CSCE A201: Programming Concepts I

Course Syllabus, Fall 2017 Textbook

Course Description: The objective of this course is to introduce students to the fundamentals of computer programming and problem solving.  It is designed as the first course for computer science majors. The emphasis is on the fundamentals concepts of computer science, including structured and object-oriented programming, syntax, semantics, testing/debugging, implementation, documentation, and recursion using the Java programming language.  Students will be exposed to development on using text editing and an IDE.

Upon completing the course students will understand:

  1. Use an editor and compiler to create, compile, and run a computer program.
  2. Manipulate primitive numeric values, including integer and floating-point types.
  3. Use arithmetic operators and understand the conventions for order of operations.
  4. Input, manipulate, and display strings and use string variables.
  5. Declare object-reference variables, construct objects, and call methods.
  6. Write selection and iteration statements to control the flow of execution in a program.
  7. Write class definitions, including instance variables, constructors, and methods.
  8. Define derived classes in an inheritance hierarchy.

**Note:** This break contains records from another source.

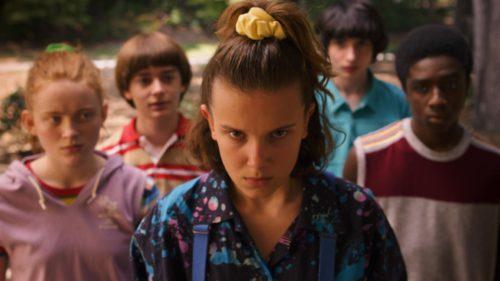 Ce filme și seriale noi vor apărea pe Netflix în iulie. Toate noutățile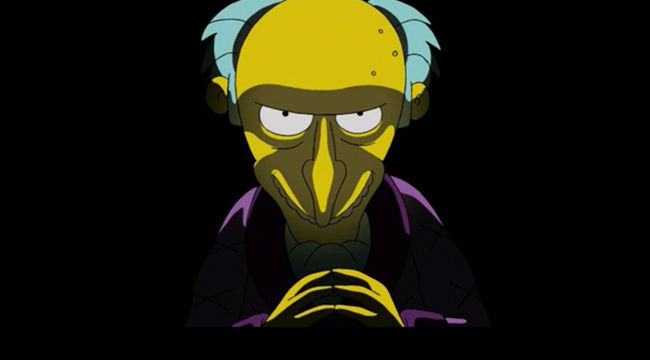Image: Mr. Burns  The Simpsons  Source: https://uproxx.com/tv/mr-burns-simpsons-evil-moments/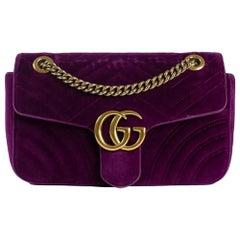 GUCCI Marmont Shoulder bag in Purple Velvet
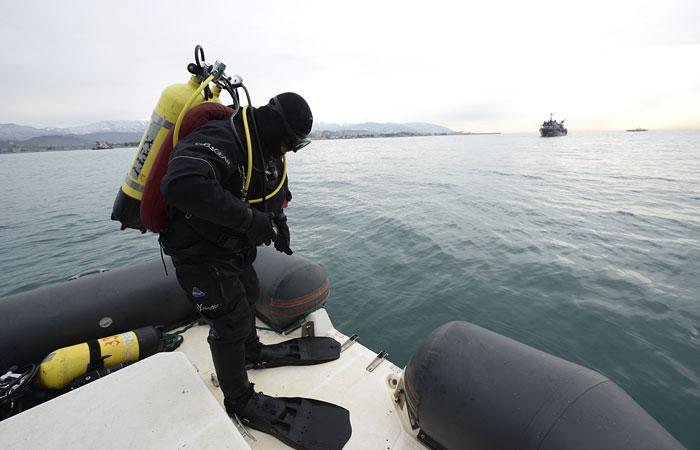 Второй самописец Ту-154 подняли со дна Черного моря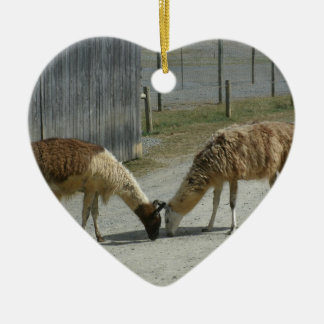 BEAUTIFUL, PEACEFUL, LLAMAS. CHRISTMAS ORNAMENT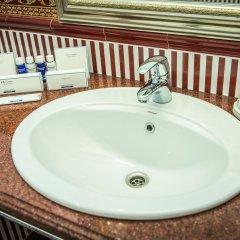 Hotel Petrovsky Prichal Luxury Hotel&SPA 5* Стандартный номер разные типы кроватей фото 4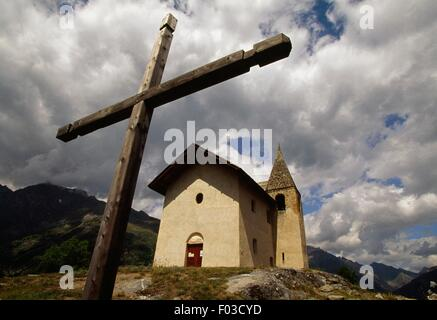 Church in the surroundings of Puy Saint-Vincent, Ecrins National Park (Parc national des Ecrins), Hautes Alpes, - Stock Photo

Programming Labs:   There is a weekly lab assignment held in ECB 209. The lab exercises are designed to reinforce lecture material and assist you with the programming assignments.  It is OK to get help from fellow students on programming drills but don't just copy what another student has done.  You need to understand how the program works!  The labs are primarily run by the lab assistants. Lab exercises will be graded on a 3 point scale: 0 for nothing or very little progress, 1 for partial progress or complete but incorrect output, and 2 for fully completed exercises. Once you have finished the lab material and the lab assistant has recorded your grade, you may work individually on the programming assignment or leave early.

If you need extra practice you can consider using myprogramminglab, which comes with the optional book, or coding bat. Both sites host short online Java programs, that are like programming drills, that you can type in and test.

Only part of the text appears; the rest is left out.